Thursday, January 1, 2015

Movie with Abe: Leviathan

Directed by Andrey Zvyagintsev
Released December 25, 2014

On this season’s awards required viewing list is Golden Globe nominee and Oscar Best Foreign Film finalist “Leviathan,” which comes from Russia. Its poster shows a young boy sitting on a rock facing a giant skeleton of an animal that brings to mind the biblical sea monster from this film’s title. As is often the case, a monster or even the sea itself has little to do directly with this film, but the starkness of the poster is an appropriate representation of this film and its sober themes of holding on to what you have while it’s still there.

Kolya (Aleksey Serebryakov) is a husband and father who has lost numerous appeals to keep his home from being demolished. His friend Dima (Vladimir Vdovichenkov) arrives to help with his legal woes, but it’s clear that Kolya has many more problems than just the threat of losing his home. His wife and son do not get along, and neither is particularly happy with him on a regular basis. Kolya is also a drunk, ingesting generous amounts of vodka at an alarming rate, and therefore when the corrupt mayor (Roman Madyanov) shows up on his doorstep in the middle of the night to tell him how worthless he is, it’s simply two drunk men arguing loudly at each other, both largely unsympathetic.

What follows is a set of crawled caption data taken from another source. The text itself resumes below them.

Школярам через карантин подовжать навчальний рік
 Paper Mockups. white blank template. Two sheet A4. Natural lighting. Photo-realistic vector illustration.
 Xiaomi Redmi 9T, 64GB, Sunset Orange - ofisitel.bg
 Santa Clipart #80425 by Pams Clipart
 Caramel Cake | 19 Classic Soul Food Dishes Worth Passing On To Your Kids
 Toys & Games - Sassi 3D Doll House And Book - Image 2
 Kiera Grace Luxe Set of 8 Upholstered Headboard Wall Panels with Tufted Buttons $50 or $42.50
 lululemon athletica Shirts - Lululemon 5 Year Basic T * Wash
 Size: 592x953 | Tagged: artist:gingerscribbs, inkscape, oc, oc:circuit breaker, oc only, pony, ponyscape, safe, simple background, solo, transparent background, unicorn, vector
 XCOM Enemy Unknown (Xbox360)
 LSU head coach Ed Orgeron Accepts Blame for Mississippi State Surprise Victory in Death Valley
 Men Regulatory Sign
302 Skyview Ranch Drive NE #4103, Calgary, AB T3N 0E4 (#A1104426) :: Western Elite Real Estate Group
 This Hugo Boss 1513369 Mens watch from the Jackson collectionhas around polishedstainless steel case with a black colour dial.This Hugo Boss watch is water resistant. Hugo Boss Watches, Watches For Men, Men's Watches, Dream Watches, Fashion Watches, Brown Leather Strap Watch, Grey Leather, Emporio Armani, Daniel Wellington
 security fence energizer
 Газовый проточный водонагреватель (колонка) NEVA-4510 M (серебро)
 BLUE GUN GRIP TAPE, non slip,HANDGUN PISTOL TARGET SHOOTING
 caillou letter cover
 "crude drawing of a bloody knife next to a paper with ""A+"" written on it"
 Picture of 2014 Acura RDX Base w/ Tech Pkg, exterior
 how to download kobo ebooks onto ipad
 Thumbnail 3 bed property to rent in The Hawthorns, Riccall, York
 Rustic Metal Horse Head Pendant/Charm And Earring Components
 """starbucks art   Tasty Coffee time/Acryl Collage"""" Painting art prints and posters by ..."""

Since Kolya is the one losing his land, he is the more endearing of the two, and he’s made considerably more likeable by the kindhearted efforts of Dima, who rides into town with a plan to hold off the mayor and convince him that it is not in his best interest to go after the defenseless Kolya. It’s hardly that easy, of course, and, as can be gathered from the film’s bleak tone, things are going to get much worse before they get better.

Though it is a grim and unoptimistic film, “Leviathan” is a strongly-made spotlight on a group of characters guided by the stoicism of their lives. This is not a conspiracy thriller where Dima will find himself whacked for attempting to blackmail the mayor, but rather one where he will prove unsuccessful with little to show for his efforts and no one to care about his failure. At 140 minutes, it’s difficult to connect and stay enthralled the entire time, but this journey may be just right for those craving a depressing visit to one lonely but intriguing spot.